The Arms Offences Act has also played a part in the 1983 high-profile Andrew Road triple murders, which were committed by 19-year-old NS conscript Sek Kim Wah. In this case, on 23 July 1983, Sek, together with an accomplice Nyu Kok Meng, also aged 19, armed themselves with a rifle which Sek stole from his army camp in Nee Soon and went to rob a rich businessman's house in Andrew Road and took the businessman and four other people - the wife, daughter, maid and the daughter's Chinese language tutor - hostage. In an attempt to eliminate witnesses after robbing the family, Sek murdered three of the hostages, namely the businessman himself, along with his wife and maid. Filled with horror upon witnessing his accomplice's actions, Nyu locked himself in a room with the remaining two hostages (the tutor and the daughter) and the rifle to protect the girl and teacher from Sek's murderous rampage. When Sek gave up trying to barge into the locked room to kill the others and escaped, Nyu released the businessman's daughter and her tutor after telling them to inform the police and Sek's address before he himself escaped.
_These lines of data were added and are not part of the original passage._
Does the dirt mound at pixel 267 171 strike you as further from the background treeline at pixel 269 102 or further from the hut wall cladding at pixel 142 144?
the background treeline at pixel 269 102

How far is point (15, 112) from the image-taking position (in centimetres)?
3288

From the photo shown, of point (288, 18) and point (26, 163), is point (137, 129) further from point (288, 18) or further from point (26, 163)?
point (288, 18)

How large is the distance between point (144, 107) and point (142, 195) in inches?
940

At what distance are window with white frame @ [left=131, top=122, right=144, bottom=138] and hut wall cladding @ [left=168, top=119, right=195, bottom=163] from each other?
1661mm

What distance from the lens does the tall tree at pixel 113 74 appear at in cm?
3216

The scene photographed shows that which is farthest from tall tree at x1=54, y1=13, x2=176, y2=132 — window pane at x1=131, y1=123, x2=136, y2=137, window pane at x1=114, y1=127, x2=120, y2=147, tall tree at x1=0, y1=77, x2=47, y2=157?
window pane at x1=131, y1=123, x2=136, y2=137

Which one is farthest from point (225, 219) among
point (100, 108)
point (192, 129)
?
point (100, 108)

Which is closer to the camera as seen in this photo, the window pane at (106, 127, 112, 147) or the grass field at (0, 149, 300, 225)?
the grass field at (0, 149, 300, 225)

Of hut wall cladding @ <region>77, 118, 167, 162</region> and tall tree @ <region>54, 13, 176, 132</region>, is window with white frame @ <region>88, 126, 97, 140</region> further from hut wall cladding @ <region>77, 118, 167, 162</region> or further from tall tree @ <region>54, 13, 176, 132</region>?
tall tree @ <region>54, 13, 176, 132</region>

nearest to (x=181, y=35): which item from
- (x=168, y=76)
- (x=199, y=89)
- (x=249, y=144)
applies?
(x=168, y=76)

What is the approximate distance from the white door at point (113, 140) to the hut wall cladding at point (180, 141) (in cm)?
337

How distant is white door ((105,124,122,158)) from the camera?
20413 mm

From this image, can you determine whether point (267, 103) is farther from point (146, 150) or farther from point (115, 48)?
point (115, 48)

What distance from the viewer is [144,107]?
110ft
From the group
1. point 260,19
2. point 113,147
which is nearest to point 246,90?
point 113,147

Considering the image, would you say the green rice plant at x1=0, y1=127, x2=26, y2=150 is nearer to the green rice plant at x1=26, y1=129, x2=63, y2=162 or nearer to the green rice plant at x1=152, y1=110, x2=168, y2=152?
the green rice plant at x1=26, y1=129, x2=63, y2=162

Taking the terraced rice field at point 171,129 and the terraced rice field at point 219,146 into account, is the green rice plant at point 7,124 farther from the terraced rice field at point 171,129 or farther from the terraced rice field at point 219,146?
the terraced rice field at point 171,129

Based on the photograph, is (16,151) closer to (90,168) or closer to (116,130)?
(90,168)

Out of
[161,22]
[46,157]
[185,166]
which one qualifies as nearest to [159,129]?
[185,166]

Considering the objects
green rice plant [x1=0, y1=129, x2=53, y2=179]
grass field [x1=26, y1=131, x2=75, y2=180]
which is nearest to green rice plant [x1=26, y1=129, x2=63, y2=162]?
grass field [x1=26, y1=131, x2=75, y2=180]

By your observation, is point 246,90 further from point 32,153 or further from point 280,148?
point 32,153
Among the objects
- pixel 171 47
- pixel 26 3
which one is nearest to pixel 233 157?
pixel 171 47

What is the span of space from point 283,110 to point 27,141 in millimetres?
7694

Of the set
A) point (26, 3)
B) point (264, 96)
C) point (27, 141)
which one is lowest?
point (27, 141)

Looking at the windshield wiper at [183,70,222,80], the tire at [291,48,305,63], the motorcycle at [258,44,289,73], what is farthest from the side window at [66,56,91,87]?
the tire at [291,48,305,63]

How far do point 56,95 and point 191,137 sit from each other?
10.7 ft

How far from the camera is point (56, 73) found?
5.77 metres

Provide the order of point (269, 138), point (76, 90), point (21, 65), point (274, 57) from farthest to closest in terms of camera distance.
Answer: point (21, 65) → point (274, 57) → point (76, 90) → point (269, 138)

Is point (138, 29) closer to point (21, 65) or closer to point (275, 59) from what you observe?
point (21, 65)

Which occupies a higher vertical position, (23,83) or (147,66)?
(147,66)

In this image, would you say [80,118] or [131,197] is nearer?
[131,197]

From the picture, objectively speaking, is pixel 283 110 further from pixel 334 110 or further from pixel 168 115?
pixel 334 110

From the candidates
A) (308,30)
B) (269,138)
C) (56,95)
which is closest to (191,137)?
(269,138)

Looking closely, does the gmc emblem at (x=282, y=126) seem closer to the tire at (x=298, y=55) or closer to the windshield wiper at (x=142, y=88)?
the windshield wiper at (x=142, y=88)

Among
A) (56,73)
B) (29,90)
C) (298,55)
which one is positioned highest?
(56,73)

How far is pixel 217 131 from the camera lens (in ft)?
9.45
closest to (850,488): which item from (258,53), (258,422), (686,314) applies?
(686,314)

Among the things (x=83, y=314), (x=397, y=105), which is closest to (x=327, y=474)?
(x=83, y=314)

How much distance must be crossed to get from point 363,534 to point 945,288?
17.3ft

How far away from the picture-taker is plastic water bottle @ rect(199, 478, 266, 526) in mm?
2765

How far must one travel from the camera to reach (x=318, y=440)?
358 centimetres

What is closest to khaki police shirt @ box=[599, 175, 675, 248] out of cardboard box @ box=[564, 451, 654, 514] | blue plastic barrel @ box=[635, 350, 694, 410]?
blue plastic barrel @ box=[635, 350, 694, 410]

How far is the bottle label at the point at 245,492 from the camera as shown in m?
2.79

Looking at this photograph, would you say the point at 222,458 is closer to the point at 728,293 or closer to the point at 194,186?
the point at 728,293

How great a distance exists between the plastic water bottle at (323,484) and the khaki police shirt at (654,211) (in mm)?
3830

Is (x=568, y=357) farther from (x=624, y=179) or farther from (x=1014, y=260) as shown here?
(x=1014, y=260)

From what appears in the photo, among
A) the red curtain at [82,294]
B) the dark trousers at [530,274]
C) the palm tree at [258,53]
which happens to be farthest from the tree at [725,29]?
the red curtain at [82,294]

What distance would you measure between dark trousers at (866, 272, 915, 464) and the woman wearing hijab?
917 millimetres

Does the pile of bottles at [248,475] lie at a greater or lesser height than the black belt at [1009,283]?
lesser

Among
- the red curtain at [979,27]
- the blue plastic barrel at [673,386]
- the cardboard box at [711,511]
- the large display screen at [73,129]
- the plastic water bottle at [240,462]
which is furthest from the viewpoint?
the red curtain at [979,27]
The following police investigations of the case led to Sek's arrest six days after the crime and Nyu later surrendered to the police.

Initially charged with murder, Nyu Kok Meng was subsequently tried and convicted under the Arms Offences Act for using a firearm to commit armed robbery in July 1985, and sentenced to serve life in prison with 6 strokes of the cane, while Sek was sentenced to death in a separate trial for the triple murders at Andrew Road on 14 August 1985. Sek, who was found to be also responsible for an unsolved double murder at East Coast Park, was later hanged on 9 December 1988.[3]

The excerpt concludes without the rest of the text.